### ARBEITSANWEISUNGEN
[1] Über welche weiteren Kriterien für evidenzbasierte Entscheidungen sollten Datenbanken laut dem Text über Projektdatenbanken zur Prävention und Gesundheitsförderung zukünftig berichten?
[2] Schreiben Sie den Text über Projektdatenbanken zur Prävention und Gesundheitsförderung im Anschluss an seinen letzten Satz weiter.

### AUSGANGSTEXT
*****
Qualifikationskriterien:

  • Transferabilität
  • Nachhaltigkeit
  • Partizipation
  • Intersektorale Zusammenarbeit
 

X

X

* Laut Definition von „BZgA Promising-Practice“ und „BZgA Best-Evidence“ siehe Memorandum „Evidenzbasierte Prävention und Gesundheitsförderung“ (BZgA, 2021). Anmerkung: Die Setzung eines x bedeutet, dass „BZgA Promising-Evidence“ und/oder „BZgA Best-Evidence“ Interventionen in der jeweiligen Datenbank enthalten sind.
** In der Datenbank des GKV-Bündnisses werden keine einzelnen Interventionen dargestellt, sondern es werden Ergebnisse verschiedener Arten von Übersichtsarbeiten, u. a. zur Wirksamkeit von Interventionen der Gesundheitsförderung und Prävention in verschiedenen Lebenswelten (z. B. Kita, Schule, Kommune) vorgestellt. Die Datenbank wird hier zur Vollständigkeit aufgeführt, da sie auch zur Evidenzbasierung von Prävention und Gesundheitsförderung beitragen kann, aber sich von den anderen Datenbanken, die einzelne Interventionstypen bewerten, unterscheidet.

Tabelle 1: Beispiele deutscher, europäischer und internationaler Projektdatenbanken, die Informationen zu vielversprechenden und evidenzbasierten Maßnahmen zur Verfügung stellen

Zukünftig sollten solche Datenbanken – neben transparenten Informationen zur Wirksamkeit einer Maßnahme – auch darüberhinausgehendes wissenschaftlich abgesichertes Wissen zu weiteren Kriterien für evidenzbasierte Entscheidungen wie Akzeptanz, Machbarkeit und Auswirkungen auf gesundheitliche Ungleichheiten berichten.

Manchmal präsentieren diese Datenbanken Hintergrundinformationen für Entscheidungen bezüglich einer Maßnahmenimplementierung in sogenannten „what works“-Papieren. Diese stellen im Gegensatz zu den Datenbankeinträgen für einzelne Maßnahmen das Wissen nicht spezifisch für eine Einzelmaßnahme, sondern für ein Bündel ähnlicher Maßnahmen dar (z. B. Übergewichtsprävention in Schulen). Für eine gelingende Umsetzung von Maßnahmen könnten zudem konkrete Ansprechpartner im deutschsprachigen Raum wichtig sein, die – z. B. über die Datenbanken und darüberhinausgehende Kommunikation − ihre Implementierungserfahrung teilen könnten.
*****
[Gesammelte Daten]
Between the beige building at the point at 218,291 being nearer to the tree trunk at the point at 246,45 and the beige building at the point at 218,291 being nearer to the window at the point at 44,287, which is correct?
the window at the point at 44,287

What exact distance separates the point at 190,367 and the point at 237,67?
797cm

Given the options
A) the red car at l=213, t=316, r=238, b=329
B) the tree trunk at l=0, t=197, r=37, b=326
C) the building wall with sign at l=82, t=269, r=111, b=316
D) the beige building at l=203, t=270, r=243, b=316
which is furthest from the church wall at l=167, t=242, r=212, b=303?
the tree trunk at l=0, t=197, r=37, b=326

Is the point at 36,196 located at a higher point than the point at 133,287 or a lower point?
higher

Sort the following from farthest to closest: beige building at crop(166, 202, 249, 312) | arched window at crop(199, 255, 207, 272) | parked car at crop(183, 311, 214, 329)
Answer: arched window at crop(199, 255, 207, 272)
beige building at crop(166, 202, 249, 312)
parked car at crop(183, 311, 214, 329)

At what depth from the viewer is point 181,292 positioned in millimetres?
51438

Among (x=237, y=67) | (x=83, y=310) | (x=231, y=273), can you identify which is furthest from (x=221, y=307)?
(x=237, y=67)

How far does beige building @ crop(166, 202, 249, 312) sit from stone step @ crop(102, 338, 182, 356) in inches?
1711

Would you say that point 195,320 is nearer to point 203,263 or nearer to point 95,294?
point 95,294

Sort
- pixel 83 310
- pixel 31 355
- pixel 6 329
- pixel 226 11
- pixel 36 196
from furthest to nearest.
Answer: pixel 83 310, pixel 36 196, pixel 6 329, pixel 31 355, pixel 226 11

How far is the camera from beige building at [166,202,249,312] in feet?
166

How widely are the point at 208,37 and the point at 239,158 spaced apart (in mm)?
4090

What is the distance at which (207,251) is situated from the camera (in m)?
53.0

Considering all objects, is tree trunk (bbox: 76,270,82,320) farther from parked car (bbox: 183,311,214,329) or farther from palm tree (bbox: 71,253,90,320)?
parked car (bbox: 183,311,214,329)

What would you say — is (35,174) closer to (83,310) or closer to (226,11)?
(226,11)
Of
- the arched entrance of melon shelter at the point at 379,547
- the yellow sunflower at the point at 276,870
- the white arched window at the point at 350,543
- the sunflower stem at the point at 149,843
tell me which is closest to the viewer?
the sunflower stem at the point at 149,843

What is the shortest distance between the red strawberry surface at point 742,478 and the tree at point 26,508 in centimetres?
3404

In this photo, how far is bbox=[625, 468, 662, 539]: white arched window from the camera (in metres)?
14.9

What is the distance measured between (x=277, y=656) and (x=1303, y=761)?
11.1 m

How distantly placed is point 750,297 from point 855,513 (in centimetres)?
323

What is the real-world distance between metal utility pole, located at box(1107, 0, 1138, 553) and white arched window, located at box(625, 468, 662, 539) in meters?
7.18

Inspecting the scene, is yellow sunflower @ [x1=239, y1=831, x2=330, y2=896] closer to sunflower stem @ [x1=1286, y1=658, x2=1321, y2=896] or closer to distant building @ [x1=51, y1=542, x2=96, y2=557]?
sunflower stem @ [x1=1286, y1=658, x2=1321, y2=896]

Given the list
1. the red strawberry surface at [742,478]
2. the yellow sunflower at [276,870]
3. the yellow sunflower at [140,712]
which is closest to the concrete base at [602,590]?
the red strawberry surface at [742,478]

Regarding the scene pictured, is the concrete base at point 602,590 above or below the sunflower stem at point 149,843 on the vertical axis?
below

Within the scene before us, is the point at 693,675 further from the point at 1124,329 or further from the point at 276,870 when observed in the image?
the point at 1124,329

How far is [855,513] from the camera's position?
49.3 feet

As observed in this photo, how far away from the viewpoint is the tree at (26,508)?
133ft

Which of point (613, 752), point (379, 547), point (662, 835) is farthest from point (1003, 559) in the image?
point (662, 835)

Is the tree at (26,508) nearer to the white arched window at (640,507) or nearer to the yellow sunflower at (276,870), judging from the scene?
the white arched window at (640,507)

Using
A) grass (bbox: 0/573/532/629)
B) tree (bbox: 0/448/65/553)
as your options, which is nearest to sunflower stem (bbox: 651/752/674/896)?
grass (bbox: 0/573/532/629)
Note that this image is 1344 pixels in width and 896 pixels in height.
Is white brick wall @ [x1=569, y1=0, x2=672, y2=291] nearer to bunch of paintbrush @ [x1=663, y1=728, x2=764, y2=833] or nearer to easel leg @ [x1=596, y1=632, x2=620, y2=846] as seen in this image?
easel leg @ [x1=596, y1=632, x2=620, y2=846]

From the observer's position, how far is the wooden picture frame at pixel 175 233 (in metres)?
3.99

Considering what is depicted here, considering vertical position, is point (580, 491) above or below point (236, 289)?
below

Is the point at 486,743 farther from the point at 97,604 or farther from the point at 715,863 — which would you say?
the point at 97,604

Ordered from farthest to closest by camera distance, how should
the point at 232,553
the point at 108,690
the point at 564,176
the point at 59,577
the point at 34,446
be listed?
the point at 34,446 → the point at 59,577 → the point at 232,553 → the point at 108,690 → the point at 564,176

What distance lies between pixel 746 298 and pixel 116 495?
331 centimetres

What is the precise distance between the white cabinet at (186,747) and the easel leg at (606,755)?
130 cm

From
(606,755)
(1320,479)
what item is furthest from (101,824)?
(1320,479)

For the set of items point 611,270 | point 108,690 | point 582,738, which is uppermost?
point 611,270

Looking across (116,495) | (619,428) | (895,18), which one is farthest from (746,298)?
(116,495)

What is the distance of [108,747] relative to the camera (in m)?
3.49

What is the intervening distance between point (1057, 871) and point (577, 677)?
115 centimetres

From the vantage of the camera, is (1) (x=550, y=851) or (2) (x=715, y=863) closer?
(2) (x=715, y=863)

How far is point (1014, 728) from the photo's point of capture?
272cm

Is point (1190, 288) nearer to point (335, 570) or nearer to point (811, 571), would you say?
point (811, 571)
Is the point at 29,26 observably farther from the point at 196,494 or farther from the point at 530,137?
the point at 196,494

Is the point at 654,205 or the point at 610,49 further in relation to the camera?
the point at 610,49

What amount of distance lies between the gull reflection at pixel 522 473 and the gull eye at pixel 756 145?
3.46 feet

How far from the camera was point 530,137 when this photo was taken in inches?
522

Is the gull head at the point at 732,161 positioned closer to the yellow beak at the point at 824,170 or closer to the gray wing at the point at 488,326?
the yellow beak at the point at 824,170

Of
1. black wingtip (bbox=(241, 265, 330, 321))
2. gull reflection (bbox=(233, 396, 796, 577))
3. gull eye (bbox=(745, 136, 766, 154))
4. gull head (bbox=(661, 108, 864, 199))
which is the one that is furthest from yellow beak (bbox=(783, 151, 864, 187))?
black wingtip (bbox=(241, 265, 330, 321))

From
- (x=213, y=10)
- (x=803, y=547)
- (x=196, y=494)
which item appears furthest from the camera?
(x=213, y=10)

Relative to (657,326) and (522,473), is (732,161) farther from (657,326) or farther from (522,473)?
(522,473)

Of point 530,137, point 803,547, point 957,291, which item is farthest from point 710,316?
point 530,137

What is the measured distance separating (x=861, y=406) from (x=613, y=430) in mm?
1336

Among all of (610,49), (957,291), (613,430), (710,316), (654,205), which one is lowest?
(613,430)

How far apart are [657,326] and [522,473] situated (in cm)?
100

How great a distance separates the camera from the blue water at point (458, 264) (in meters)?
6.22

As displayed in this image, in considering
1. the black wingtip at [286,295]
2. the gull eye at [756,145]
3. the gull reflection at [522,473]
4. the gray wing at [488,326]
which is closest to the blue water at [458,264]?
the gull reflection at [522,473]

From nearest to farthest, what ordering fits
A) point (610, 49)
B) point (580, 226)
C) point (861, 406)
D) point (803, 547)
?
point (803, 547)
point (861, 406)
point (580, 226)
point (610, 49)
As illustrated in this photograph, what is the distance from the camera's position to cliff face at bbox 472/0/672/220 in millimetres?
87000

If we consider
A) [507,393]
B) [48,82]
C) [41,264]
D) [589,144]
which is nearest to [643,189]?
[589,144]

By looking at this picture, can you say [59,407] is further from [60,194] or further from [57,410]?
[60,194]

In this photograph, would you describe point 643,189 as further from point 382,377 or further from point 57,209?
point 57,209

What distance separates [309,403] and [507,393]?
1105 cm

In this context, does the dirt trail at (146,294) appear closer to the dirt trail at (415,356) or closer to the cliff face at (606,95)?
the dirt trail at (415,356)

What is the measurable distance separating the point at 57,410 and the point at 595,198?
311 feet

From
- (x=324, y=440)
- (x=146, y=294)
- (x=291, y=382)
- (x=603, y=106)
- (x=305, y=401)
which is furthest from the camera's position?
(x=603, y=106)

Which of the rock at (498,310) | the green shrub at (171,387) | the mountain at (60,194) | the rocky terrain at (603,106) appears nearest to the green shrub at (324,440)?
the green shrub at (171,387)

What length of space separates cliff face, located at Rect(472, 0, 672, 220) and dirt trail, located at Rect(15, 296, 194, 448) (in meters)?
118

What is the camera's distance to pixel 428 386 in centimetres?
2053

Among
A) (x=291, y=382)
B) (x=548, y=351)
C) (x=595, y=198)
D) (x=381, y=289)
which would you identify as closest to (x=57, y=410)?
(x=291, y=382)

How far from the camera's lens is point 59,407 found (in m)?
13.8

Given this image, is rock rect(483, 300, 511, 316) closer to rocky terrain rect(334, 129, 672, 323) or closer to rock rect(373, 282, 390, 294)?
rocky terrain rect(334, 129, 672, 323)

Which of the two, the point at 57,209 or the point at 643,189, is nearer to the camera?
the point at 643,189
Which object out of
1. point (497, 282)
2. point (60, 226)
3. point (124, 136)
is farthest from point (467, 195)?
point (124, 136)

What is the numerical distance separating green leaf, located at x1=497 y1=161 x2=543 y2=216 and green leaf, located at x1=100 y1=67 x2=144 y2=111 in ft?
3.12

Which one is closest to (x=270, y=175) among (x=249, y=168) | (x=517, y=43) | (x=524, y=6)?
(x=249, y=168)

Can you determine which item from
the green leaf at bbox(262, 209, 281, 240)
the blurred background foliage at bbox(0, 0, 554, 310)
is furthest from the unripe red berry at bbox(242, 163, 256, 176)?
*****
### GEGEBENE ANTWORTEN
[1] Über Akzeptanz, Machbarkeit und Auswirkungen auf gesundheitliche Ungleichheiten.

[2]
Baustein 3: Einschätzung der Übertragbarkeit einer evidenzbasierten Intervention

Wenn eine Akteurin oder ein Akteur vor Ort über Baustein 1 oder 2 evidenzbasierte oder vielversprechende Maßnahmen identifiziert hat, die im betreffenden Kontext interessant sein könnten, stellt sich die Frage, ob diese Maßnahme tatsächlich mit dieser Wirksamkeitserwartung umsetzbar bzw. übertragbar (transferierbar) ist.

Die konkrete Operationalisierung der Übertragbarkeit (Transferabilität) wird derzeit wissenschaftlich diskutiert, ohne dass ein Konsens besteht. Eine Handreichung des britischen Medical Research Councils dazu ist in Vorbereitung und könnte das Feld weiterbringen (Stand 05.08.2022). Mehrere systematische Reviews (Pfadenhauer et al., 2017; Schloemer & Schroder-Back, 2018) versuchen, aus der wissenschaftlichen Literatur die für Übertragbarkeit von Maßnahmen wichtige Kriterien zu extrahieren. So sollen beispielsweise strukturiert die Charakteristika der im neuen Kontext zu implementierenden Maßnahmen analysiert werden, ebenso wie die Vergleichbarkeit des Kontextes und der Zielgruppe.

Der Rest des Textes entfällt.